Apple Now Needs a 'Killer Product'

Apple successively redefined the MP3 player market with the iPod, smartphone market with the iPhone, and portable computer market with the iPad. Now, faced with growing competition, it needs a new 'killer product.'
For years, Apple has dominated the premium end of consumer computing markets with gadgets that redefined their product class - iPod, iPhone, iPad. The company's highbrow design ethos has given it an exceptionally loyal following, DW said in its report on Tuesday.
"Apple doesn't invent new product categories," Berlin-based communications designer Martin Dorken said. "Apple picks a consumer electronics technology, makes a top-end version, and sells it at a premium. Recently, they've put a lot of money into "smart home" systems - so you'll be able to control your house remotely from your smartphone.
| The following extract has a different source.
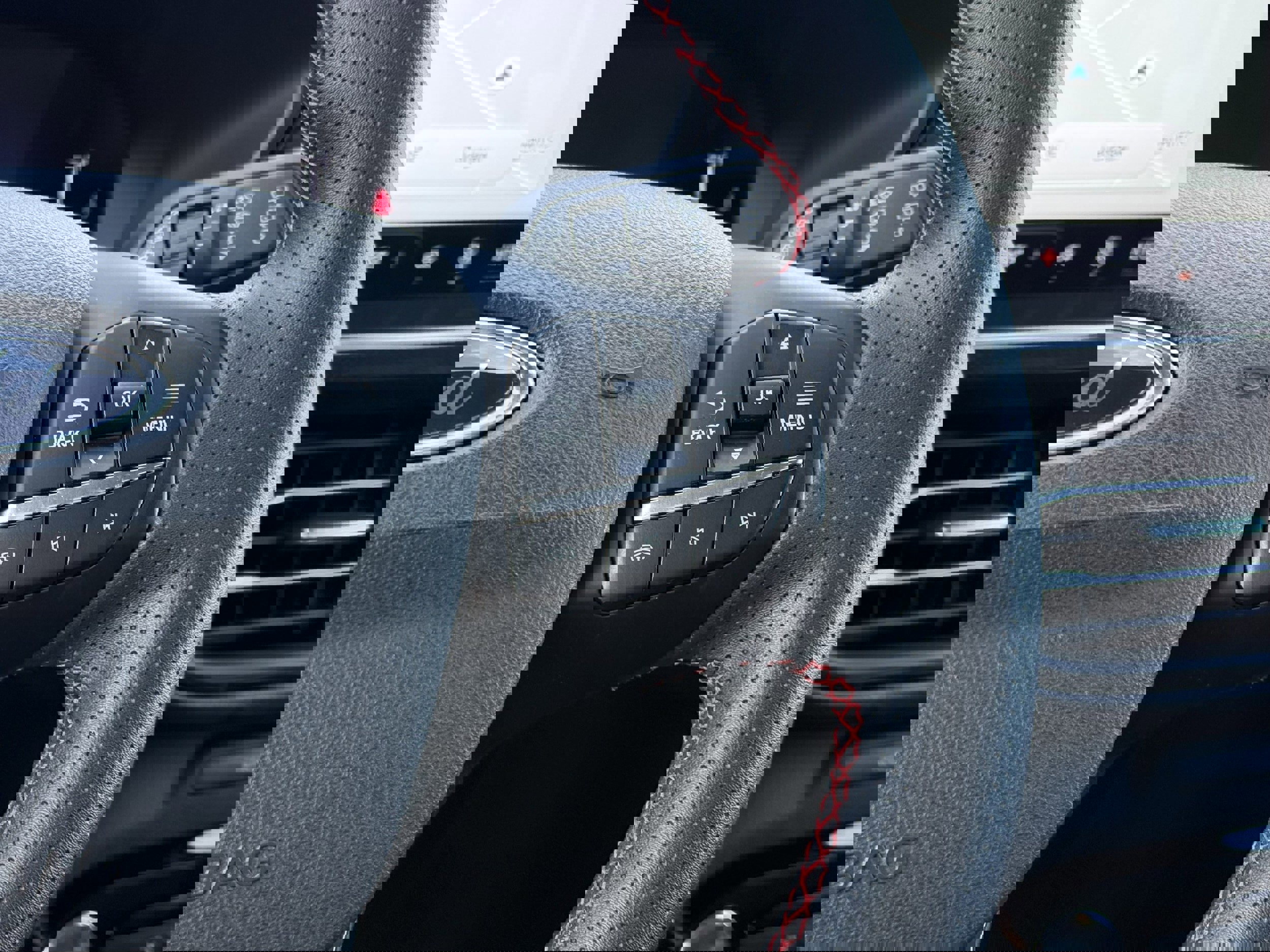 Used 2024 Ford Escape ST-Line w/ Tech Pack #1 image 15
"But with Google, Facebook, Amazon, Sony, and Samsung all sitting on huge piles of investable cash, looking for the next big thing, Apple isn't the only company contesting the premium niches anymore."

Market Share 
Apple's smartphone and tablet market shares are declining. The bulk of global consumer electronics growth is occurring in emerging markets in Asia and Latin America, where fewer customers can afford Apple's high-priced gadgets. Apple's share of global smartphone sales in Q2 2014 was only 11.9 percent, down 1.5 percent from Q2 2013.
But Apple isn't interested in selling hundreds of millions of cheap gadgets - it would rather sell tens of millions of expensive ones.
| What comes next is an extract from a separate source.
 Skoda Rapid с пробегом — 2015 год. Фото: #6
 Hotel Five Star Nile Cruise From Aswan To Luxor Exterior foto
"Apple doesn't care what its market share is as long as it wins as close to 100 percent as possible of the most profitable share of the market," Jim Edwards, technology columnist for Business Insider, said.
But competitors have emerged with premium smartphones and tablets that are better in important ways than Apple's expensive offerings.
Samsung and HTC, in particular, have taken direct aim at the premium smartphone segment with their Galaxy and HTC One phones. Both have featured larger, more user-friendly screens than the iPhone in recent years – which is why the iPhone 6, to be unveiled this week, is expected to feature a bigger, better screen than did the iPhone 5.
Ultimately, however, the more important competition may be on the software front.